The control device 392 is electrically connected to the machine learning chip 389. The control device 392 is used to monitor the state of the machine learning chip 389. Specifically, the machine learning chip 389 and the control device 392 may be electrically connected through an SPI interface. The control device 392 may include a microcontroller (Micro Controller Unit, MCU). For example, the machine learning chip 389 may include multiple processing chips, multiple processing cores, or multiple processing circuits, and may drive multiple loads. Therefore, the machine learning chip 389 can be in different working states such as multiple loads and light loads.
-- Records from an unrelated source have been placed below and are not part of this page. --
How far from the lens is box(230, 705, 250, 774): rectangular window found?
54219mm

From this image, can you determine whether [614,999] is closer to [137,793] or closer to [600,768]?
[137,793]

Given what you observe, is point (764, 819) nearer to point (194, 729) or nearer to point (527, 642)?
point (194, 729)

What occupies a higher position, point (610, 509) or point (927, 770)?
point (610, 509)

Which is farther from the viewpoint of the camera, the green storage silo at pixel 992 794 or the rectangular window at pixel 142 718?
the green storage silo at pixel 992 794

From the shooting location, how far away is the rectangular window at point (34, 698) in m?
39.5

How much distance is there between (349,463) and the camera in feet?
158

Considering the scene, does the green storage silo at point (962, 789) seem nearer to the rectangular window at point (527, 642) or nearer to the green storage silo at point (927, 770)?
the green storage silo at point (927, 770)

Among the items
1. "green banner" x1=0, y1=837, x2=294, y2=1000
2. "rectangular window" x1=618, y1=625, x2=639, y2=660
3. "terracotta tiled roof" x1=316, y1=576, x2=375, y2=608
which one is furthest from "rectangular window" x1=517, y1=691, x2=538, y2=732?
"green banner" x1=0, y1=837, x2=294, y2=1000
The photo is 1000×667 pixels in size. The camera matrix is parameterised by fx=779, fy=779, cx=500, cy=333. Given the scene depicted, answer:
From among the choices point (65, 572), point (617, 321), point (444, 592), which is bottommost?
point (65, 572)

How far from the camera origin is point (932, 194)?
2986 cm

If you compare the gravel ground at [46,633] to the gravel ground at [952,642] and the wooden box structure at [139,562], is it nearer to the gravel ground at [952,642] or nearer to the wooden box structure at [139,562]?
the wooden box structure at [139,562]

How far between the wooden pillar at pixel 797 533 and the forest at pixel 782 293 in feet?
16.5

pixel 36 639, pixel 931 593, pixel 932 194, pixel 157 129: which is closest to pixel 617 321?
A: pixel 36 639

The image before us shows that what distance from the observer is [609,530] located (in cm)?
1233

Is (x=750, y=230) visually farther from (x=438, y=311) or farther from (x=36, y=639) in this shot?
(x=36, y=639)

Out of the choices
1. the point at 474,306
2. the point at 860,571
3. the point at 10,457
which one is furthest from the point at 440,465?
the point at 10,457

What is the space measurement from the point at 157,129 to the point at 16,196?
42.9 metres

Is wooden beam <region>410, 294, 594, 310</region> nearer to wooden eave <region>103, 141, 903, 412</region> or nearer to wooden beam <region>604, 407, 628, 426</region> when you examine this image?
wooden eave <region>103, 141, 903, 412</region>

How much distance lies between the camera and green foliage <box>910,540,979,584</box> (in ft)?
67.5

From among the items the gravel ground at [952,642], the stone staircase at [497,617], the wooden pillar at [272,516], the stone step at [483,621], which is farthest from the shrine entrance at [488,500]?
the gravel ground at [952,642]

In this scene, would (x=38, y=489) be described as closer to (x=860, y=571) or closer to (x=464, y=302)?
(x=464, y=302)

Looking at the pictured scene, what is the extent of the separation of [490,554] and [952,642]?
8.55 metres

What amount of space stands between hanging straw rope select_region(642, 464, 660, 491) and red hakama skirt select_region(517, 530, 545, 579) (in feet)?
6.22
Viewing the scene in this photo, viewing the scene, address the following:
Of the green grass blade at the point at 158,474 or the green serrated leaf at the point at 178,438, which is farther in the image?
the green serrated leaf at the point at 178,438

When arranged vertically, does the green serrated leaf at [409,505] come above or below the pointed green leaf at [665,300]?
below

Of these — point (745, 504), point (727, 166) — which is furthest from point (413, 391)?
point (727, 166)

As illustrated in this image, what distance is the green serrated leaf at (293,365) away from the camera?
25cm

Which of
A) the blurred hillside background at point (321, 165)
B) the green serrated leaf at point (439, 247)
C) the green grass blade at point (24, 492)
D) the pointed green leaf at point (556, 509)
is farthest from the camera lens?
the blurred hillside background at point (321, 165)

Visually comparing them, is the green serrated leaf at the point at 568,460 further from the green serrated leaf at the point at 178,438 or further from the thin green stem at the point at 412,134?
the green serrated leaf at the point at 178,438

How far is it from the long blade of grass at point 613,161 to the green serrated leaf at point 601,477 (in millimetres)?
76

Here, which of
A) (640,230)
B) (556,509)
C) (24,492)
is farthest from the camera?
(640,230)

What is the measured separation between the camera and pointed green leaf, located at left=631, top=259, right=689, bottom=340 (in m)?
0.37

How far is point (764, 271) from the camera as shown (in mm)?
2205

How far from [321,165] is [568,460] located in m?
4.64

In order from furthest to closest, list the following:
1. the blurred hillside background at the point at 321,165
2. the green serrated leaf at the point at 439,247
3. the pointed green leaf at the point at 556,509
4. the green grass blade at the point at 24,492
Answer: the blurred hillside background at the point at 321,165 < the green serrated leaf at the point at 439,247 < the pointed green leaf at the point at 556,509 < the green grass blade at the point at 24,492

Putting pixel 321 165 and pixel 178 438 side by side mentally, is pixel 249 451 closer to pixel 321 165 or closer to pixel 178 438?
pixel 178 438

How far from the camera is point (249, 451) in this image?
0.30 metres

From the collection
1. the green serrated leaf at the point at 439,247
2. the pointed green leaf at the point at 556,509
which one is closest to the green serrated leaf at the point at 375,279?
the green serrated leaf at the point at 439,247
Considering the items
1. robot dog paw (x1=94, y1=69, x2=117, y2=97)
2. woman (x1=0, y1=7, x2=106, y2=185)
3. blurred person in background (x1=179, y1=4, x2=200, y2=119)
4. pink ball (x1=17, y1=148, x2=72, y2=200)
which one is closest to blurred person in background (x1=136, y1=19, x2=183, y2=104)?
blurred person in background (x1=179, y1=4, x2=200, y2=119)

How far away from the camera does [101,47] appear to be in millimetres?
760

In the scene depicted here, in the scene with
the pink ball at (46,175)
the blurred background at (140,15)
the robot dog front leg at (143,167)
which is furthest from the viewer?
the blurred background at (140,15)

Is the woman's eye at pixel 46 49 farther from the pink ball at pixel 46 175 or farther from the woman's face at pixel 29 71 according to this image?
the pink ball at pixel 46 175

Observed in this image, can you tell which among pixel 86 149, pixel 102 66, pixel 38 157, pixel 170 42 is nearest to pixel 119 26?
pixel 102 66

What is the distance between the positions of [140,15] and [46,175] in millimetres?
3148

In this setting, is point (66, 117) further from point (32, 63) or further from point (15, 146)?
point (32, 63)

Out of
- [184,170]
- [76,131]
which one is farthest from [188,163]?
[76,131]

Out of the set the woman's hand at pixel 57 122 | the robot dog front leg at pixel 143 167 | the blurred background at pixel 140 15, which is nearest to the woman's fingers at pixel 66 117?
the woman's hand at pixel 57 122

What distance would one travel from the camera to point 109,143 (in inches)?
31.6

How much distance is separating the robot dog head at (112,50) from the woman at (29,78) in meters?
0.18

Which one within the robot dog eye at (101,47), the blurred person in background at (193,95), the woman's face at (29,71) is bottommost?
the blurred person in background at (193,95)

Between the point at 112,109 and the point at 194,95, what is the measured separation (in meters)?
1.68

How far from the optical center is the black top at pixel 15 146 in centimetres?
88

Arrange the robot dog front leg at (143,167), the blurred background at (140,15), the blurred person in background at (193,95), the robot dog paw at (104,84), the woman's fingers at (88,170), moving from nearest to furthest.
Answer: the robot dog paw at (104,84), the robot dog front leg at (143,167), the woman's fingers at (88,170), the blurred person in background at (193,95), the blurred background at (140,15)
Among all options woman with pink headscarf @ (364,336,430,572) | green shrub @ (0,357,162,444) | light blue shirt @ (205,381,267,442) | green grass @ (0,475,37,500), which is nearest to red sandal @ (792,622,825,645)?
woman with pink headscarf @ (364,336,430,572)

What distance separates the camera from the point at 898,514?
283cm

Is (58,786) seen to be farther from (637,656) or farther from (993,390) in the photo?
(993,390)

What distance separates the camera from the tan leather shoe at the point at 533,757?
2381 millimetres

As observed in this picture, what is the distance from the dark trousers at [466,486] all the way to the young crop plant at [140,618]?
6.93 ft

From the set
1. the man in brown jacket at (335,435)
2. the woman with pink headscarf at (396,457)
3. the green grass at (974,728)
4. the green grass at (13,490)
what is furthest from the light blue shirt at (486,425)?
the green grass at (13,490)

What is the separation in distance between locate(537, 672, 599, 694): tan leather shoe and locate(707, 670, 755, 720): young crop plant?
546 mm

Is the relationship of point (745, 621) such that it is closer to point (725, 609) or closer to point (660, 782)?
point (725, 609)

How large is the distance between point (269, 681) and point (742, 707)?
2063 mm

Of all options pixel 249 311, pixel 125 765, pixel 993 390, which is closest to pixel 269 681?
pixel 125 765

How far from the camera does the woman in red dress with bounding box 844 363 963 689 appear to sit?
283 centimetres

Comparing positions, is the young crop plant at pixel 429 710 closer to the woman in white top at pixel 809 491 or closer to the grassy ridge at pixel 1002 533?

The control device can realize the regulation of the working states of multiple processing chips, multiple processes and / or multiple processing circuits in the machine learning chip.

The present disclosure provides an electronic device including the aforementioned machine learning chip or board.

Electronic equipment can include data processing devices, robots, computers, printers, scanners, tablet computers, smart terminals, mobile phones, driving recorders, navigators, sensors, cameras, servers, cloud servers, cameras, cameras, projectors, watches, Earphones, mobile storage, wearable devices, vehicles, household appliances, and / or medical devices.

Vehicles may include airplanes, ships, and / or vehicles. Household appliances may include TVs, air conditioners, microwave ovens, refrigerators, rice cookers, humidifiers, washing machines, electric lights, gas stoves, and range hoods. The medical equipment may include a nuclear magnetic resonance apparatus, a B-mode ultrasound apparatus, and / or an electrocardiograph.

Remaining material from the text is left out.